• Yönergeler
1. Dava açma süresini anlatan metindeki şu cümleyi İngilizceye çevirin: "Bir aylık askı ilânı sırasında ilgilisinin belediyeye itiraz dilekçesi vermesi, yapılan uygulamadan haberdar olduğunu gösterir."
2. Dava açma süresini anlatan metni son cümlesinden sonra devam ettirin.

• Belge metni
•••
Danıştay kararlarına göre; İlgililere 7201 sayılı Tebligat Kanunu gereğince resmen tebliğ edilmiş olması ya da uygulama sonrası düzenlenen tapu senedinin, ilgiliye teslim edilmiş olduğunun resmen belgelenmiş olması gerekir... Dava açma süresi, bu şekilde olacak tebliğden itibaren 60 günlük süre içerisinde açılabilir. (İYUK.md:7/1)
İYUK’un 7 ve 10’uncu maddeleri ve Danıştay kararları birlikte ele alınarak; farklı durumlara göre 60 günlük dava açma sürenin başlangıcı şu şekilde olacaktır;
1 – Askı İlânı Sırasında İtiraz Dilekçesi Verilmesi ve 60 Günlük Dava Süresinin Başlaması
Bir aylık askı ilânı sırasında ilgilisinin belediyeye itiraz dilekçesi vermesi, yapılan uygulamadan haberdar olduğunu gösterir.
•••
• Verilen satırlar

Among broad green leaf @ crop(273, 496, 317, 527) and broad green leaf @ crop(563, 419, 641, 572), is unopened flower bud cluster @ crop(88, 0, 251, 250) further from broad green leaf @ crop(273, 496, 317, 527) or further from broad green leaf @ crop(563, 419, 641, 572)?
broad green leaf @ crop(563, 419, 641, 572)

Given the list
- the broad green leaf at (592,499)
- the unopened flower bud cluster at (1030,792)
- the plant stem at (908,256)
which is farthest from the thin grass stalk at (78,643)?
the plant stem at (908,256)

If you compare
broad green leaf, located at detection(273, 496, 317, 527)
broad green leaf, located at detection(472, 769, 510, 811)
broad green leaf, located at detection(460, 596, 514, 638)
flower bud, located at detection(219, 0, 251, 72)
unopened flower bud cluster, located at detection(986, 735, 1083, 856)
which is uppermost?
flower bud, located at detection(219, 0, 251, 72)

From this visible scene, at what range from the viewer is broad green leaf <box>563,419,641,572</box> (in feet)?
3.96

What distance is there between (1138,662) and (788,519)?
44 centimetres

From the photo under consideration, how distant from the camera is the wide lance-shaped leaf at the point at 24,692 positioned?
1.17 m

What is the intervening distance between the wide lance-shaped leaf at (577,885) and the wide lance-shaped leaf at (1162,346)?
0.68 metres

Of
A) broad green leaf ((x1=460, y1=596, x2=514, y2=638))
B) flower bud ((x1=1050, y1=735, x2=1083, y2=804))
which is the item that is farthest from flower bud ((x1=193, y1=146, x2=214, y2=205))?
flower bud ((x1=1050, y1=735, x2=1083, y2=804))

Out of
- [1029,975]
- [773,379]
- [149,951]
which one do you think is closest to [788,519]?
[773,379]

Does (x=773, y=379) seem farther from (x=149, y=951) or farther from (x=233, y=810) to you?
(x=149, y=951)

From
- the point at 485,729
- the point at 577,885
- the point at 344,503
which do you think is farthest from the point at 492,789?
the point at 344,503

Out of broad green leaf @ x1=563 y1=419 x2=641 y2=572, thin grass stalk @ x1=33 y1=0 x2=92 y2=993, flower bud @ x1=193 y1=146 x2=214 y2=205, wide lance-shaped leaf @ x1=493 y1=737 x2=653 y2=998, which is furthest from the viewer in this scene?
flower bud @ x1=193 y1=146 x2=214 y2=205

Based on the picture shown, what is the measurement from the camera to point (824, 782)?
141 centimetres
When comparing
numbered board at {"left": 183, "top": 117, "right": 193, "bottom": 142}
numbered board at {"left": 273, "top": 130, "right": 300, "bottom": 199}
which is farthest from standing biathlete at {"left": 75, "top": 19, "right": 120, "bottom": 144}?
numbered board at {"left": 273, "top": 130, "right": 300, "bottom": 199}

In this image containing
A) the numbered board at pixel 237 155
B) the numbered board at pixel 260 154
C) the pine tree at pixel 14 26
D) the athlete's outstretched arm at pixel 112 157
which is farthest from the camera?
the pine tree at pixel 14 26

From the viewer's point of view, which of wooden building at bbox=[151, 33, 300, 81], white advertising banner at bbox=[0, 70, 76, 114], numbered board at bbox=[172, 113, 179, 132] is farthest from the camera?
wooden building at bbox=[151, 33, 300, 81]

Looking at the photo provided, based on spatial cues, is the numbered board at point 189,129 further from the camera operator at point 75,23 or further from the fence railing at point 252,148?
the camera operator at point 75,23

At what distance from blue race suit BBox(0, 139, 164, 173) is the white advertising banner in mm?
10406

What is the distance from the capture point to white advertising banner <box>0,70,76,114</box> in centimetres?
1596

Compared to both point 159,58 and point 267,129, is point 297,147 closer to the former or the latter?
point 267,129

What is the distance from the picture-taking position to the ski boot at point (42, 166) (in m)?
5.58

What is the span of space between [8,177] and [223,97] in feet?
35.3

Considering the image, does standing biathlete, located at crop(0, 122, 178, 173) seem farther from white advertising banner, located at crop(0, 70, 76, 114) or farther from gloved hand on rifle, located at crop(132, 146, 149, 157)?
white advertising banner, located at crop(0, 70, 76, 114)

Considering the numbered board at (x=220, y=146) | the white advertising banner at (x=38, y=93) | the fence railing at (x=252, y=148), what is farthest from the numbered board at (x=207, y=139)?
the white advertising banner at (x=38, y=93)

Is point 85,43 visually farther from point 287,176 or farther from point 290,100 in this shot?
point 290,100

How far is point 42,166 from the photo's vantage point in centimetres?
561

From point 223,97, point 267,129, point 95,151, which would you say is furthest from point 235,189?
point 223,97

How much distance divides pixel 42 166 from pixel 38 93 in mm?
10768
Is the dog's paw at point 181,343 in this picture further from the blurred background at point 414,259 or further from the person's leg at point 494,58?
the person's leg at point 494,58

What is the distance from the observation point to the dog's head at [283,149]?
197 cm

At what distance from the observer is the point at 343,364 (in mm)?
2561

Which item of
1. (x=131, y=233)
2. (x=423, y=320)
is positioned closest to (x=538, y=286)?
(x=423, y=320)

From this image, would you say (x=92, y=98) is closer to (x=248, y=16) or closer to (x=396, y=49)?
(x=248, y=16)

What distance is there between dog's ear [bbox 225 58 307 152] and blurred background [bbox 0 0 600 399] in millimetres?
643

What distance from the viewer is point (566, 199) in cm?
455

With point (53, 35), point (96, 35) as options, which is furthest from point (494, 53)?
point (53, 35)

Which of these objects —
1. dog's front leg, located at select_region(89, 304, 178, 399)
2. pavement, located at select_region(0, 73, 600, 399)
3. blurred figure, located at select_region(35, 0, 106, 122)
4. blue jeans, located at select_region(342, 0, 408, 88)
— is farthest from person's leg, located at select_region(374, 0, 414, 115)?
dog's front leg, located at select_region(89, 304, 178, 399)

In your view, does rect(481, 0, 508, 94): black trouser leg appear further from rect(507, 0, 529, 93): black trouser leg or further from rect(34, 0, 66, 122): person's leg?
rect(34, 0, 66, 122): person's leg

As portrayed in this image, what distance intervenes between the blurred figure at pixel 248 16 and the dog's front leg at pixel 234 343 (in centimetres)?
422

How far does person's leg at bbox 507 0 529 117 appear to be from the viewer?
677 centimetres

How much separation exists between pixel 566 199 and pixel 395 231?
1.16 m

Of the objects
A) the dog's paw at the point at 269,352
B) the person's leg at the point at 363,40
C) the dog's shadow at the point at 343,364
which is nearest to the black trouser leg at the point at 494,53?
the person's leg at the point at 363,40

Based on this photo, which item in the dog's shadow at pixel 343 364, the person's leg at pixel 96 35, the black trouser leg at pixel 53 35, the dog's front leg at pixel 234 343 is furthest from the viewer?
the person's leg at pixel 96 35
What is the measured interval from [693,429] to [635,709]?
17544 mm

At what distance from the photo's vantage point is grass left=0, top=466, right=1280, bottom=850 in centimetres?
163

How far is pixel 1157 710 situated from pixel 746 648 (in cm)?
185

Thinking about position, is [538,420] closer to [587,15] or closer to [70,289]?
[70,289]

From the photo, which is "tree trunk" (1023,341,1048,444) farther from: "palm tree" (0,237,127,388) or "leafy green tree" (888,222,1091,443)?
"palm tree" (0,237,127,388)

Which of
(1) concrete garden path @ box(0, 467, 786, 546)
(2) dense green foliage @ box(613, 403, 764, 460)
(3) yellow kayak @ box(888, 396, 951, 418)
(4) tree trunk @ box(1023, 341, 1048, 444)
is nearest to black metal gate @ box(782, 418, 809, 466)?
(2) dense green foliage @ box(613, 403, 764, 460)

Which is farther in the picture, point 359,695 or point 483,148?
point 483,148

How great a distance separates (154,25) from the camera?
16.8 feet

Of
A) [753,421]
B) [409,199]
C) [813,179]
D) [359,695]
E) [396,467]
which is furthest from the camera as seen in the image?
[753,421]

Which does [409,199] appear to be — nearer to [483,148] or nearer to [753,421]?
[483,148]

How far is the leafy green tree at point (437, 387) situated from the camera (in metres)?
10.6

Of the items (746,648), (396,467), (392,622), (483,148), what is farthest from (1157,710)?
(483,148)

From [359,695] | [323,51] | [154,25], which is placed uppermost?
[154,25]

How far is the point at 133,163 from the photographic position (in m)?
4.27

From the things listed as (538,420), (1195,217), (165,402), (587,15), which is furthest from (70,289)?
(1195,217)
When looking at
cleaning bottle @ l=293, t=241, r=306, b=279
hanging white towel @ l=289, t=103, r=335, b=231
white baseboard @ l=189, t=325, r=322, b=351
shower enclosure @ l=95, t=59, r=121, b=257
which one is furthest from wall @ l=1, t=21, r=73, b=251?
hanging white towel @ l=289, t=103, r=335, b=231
•••
• Yazılı yanıtlar
1. The concerned party's submission of an objection petition to the municipality during the one-month public posting period shows that they are aware of the implementation that has been carried out.

2.
İlgilisinin bu süre içerisinde itiraz dilekçesi verdiği halde, bir aylık ilânın son gününü izleyen günden itibaren 30 günlük süre içerisinde ilgili idarenin cevap vermemesi durumunda, bu 30 günü izleyen 60 gün içerisinde dava açılabilir. İlgili idare itiraz dilekçesine olumsuz cevap vermişse, cevap tarihini izleyen 60 günlük süre içerisinde dava açılması gerekir.
60 günlük dava açma süresinin başlangıcı için, tapuya tescil tarihi değil, ilgili idareden alınan cevap tarihi esas alınmalıdır.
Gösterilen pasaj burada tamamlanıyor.